• _Your assignment_
Repeat each line of the data exactly as written.

[Stored data]
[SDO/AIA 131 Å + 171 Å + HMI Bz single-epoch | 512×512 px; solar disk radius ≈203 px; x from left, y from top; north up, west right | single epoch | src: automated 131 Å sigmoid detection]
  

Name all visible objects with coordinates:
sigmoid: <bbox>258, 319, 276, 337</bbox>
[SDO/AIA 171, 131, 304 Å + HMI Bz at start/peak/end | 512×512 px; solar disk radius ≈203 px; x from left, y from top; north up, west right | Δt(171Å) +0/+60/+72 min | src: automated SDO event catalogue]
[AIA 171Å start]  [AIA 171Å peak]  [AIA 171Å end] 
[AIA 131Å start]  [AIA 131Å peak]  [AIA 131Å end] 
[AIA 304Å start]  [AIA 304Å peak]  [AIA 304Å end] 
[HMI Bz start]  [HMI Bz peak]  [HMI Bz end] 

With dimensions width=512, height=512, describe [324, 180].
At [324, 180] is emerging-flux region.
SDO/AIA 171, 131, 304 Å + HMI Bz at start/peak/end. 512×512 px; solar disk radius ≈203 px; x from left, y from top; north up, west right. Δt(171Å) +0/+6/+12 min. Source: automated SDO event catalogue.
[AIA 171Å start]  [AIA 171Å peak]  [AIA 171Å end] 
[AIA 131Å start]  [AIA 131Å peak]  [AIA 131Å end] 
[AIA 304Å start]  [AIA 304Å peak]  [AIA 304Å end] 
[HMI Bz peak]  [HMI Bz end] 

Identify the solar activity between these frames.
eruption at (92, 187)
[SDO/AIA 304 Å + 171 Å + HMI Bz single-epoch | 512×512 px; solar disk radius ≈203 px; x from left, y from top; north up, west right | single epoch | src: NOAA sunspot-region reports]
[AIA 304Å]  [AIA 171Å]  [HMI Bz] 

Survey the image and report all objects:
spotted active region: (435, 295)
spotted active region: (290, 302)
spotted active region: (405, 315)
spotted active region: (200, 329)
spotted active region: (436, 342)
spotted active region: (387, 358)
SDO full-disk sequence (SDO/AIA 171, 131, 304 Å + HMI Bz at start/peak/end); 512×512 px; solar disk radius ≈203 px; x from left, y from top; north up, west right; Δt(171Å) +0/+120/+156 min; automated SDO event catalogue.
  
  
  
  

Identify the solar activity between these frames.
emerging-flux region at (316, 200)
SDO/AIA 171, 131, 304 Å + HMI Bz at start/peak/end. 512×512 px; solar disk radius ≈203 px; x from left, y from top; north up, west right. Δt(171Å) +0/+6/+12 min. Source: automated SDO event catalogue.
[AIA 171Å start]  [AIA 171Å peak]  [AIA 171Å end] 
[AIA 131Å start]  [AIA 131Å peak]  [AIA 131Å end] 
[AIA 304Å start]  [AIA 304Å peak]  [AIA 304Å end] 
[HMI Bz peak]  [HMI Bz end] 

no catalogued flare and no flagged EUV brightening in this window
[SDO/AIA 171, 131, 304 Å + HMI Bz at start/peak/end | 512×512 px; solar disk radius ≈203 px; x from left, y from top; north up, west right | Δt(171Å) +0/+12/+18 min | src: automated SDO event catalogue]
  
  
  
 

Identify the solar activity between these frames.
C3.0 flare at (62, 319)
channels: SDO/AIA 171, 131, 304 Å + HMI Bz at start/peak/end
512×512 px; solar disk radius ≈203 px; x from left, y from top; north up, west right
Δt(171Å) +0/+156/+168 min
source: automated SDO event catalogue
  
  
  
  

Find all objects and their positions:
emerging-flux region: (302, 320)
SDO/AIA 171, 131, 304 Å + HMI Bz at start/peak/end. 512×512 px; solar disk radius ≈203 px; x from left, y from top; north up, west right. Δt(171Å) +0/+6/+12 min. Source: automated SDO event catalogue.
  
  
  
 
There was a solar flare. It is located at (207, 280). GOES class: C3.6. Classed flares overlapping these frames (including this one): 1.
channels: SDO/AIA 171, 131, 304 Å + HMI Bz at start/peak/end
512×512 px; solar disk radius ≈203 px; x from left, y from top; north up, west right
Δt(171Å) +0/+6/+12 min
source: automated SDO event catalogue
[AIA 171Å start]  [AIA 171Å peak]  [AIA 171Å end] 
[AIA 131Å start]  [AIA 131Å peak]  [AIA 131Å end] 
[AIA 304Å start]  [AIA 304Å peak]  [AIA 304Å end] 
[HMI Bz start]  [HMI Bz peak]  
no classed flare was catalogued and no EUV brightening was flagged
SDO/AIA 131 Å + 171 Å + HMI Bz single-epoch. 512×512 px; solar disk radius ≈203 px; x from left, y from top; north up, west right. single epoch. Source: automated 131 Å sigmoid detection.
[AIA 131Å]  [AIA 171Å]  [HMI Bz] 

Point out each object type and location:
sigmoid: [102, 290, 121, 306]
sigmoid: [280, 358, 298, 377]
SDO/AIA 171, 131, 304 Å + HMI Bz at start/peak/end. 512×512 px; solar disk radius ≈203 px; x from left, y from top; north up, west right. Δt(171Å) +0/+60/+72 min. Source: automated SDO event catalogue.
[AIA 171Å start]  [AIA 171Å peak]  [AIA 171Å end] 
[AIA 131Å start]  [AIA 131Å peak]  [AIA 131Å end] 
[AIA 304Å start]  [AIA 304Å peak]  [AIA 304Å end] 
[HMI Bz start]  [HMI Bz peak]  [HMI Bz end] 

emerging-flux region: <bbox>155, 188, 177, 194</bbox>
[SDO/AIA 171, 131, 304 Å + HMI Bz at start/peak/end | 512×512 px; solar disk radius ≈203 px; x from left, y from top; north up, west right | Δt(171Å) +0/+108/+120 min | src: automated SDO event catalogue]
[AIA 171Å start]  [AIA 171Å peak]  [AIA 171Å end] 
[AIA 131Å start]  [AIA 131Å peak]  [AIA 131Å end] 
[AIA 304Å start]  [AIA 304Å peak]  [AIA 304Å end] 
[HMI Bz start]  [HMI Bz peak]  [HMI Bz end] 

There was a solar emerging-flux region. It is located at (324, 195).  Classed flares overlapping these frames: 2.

• _Response to this task_
[SDO/AIA 131 Å + 171 Å + HMI Bz single-epoch | 512×512 px; solar disk radius ≈203 px; x from left, y from top; north up, west right | single epoch | src: automated 131 Å sigmoid detection]
  

Name all visible objects with coordinates:
sigmoid: <bbox>258, 319, 276, 337</bbox>
[SDO/AIA 171, 131, 304 Å + HMI Bz at start/peak/end | 512×512 px; solar disk radius ≈203 px; x from left, y from top; north up, west right | Δt(171Å) +0/+60/+72 min | src: automated SDO event catalogue]
[AIA 171Å start]  [AIA 171Å peak]  [AIA 171Å end] 
[AIA 131Å start]  [AIA 131Å peak]  [AIA 131Å end] 
[AIA 304Å start]  [AIA 304Å peak]  [AIA 304Å end] 
[HMI Bz start]  [HMI Bz peak]  [HMI Bz end] 

With dimensions width=512, height=512, describe [324, 180].
At [324, 180] is emerging-flux region.
SDO/AIA 171, 131, 304 Å + HMI Bz at start/peak/end. 512×512 px; solar disk radius ≈203 px; x from left, y from top; north up, west right. Δt(171Å) +0/+6/+12 min. Source: automated SDO event catalogue.
[AIA 171Å start]  [AIA 171Å peak]  [AIA 171Å end] 
[AIA 131Å start]  [AIA 131Å peak]  [AIA 131Å end] 
[AIA 304Å start]  [AIA 304Å peak]  [AIA 304Å end] 
[HMI Bz peak]  [HMI Bz end] 

Identify the solar activity between these frames.
eruption at (92, 187)
[SDO/AIA 304 Å + 171 Å + HMI Bz single-epoch | 512×512 px; solar disk radius ≈203 px; x from left, y from top; north up, west right | single epoch | src: NOAA sunspot-region reports]
[AIA 304Å]  [AIA 171Å]  [HMI Bz] 

Survey the image and report all objects:
spotted active region: (435, 295)
spotted active region: (290, 302)
spotted active region: (405, 315)
spotted active region: (200, 329)
spotted active region: (436, 342)
spotted active region: (387, 358)
SDO full-disk sequence (SDO/AIA 171, 131, 304 Å + HMI Bz at start/peak/end); 512×512 px; solar disk radius ≈203 px; x from left, y from top; north up, west right; Δt(171Å) +0/+120/+156 min; automated SDO event catalogue.
  
  
  
  

Identify the solar activity between these frames.
emerging-flux region at (316, 200)
SDO/AIA 171, 131, 304 Å + HMI Bz at start/peak/end. 512×512 px; solar disk radius ≈203 px; x from left, y from top; north up, west right. Δt(171Å) +0/+6/+12 min. Source: automated SDO event catalogue.
[AIA 171Å start]  [AIA 171Å peak]  [AIA 171Å end] 
[AIA 131Å start]  [AIA 131Å peak]  [AIA 131Å end] 
[AIA 304Å start]  [AIA 304Å peak]  [AIA 304Å end] 
[HMI Bz peak]  [HMI Bz end] 

no catalogued flare and no flagged EUV brightening in this window
[SDO/AIA 171, 131, 304 Å + HMI Bz at start/peak/end | 512×512 px; solar disk radius ≈203 px; x from left, y from top; north up, west right | Δt(171Å) +0/+12/+18 min | src: automated SDO event catalogue]
  
  
  
 

Identify the solar activity between these frames.
C3.0 flare at (62, 319)
channels: SDO/AIA 171, 131, 304 Å + HMI Bz at start/peak/end
512×512 px; solar disk radius ≈203 px; x from left, y from top; north up, west right
Δt(171Å) +0/+156/+168 min
source: automated SDO event catalogue
  
  
  
  

Find all objects and their positions:
emerging-flux region: (302, 320)
SDO/AIA 171, 131, 304 Å + HMI Bz at start/peak/end. 512×512 px; solar disk radius ≈203 px; x from left, y from top; north up, west right. Δt(171Å) +0/+6/+12 min. Source: automated SDO event catalogue.
  
  
  
 
There was a solar flare. It is located at (207, 280). GOES class: C3.6. Classed flares overlapping these frames (including this one): 1.
channels: SDO/AIA 171, 131, 304 Å + HMI Bz at start/peak/end
512×512 px; solar disk radius ≈203 px; x from left, y from top; north up, west right
Δt(171Å) +0/+6/+12 min
source: automated SDO event catalogue
[AIA 171Å start]  [AIA 171Å peak]  [AIA 171Å end] 
[AIA 131Å start]  [AIA 131Å peak]  [AIA 131Å end] 
[AIA 304Å start]  [AIA 304Å peak]  [AIA 304Å end] 
[HMI Bz start]  [HMI Bz peak]  
no classed flare was catalogued and no EUV brightening was flagged
SDO/AIA 131 Å + 171 Å + HMI Bz single-epoch. 512×512 px; solar disk radius ≈203 px; x from left, y from top; north up, west right. single epoch. Source: automated 131 Å sigmoid detection.
[AIA 131Å]  [AIA 171Å]  [HMI Bz] 

Point out each object type and location:
sigmoid: [102, 290, 121, 306]
sigmoid: [280, 358, 298, 377]
SDO/AIA 171, 131, 304 Å + HMI Bz at start/peak/end. 512×512 px; solar disk radius ≈203 px; x from left, y from top; north up, west right. Δt(171Å) +0/+60/+72 min. Source: automated SDO event catalogue.
[AIA 171Å start]  [AIA 171Å peak]  [AIA 171Å end] 
[AIA 131Å start]  [AIA 131Å peak]  [AIA 131Å end] 
[AIA 304Å start]  [AIA 304Å peak]  [AIA 304Å end] 
[HMI Bz start]  [HMI Bz peak]  [HMI Bz end] 

emerging-flux region: <bbox>155, 188, 177, 194</bbox>
[SDO/AIA 171, 131, 304 Å + HMI Bz at start/peak/end | 512×512 px; solar disk radius ≈203 px; x from left, y from top; north up, west right | Δt(171Å) +0/+108/+120 min | src: automated SDO event catalogue]
[AIA 171Å start]  [AIA 171Å peak]  [AIA 171Å end] 
[AIA 131Å start]  [AIA 131Å peak]  [AIA 131Å end] 
[AIA 304Å start]  [AIA 304Å peak]  [AIA 304Å end] 
[HMI Bz start]  [HMI Bz peak]  [HMI Bz end] 

There was a solar emerging-flux region. It is located at (324, 195).  Classed flares overlapping these frames: 2.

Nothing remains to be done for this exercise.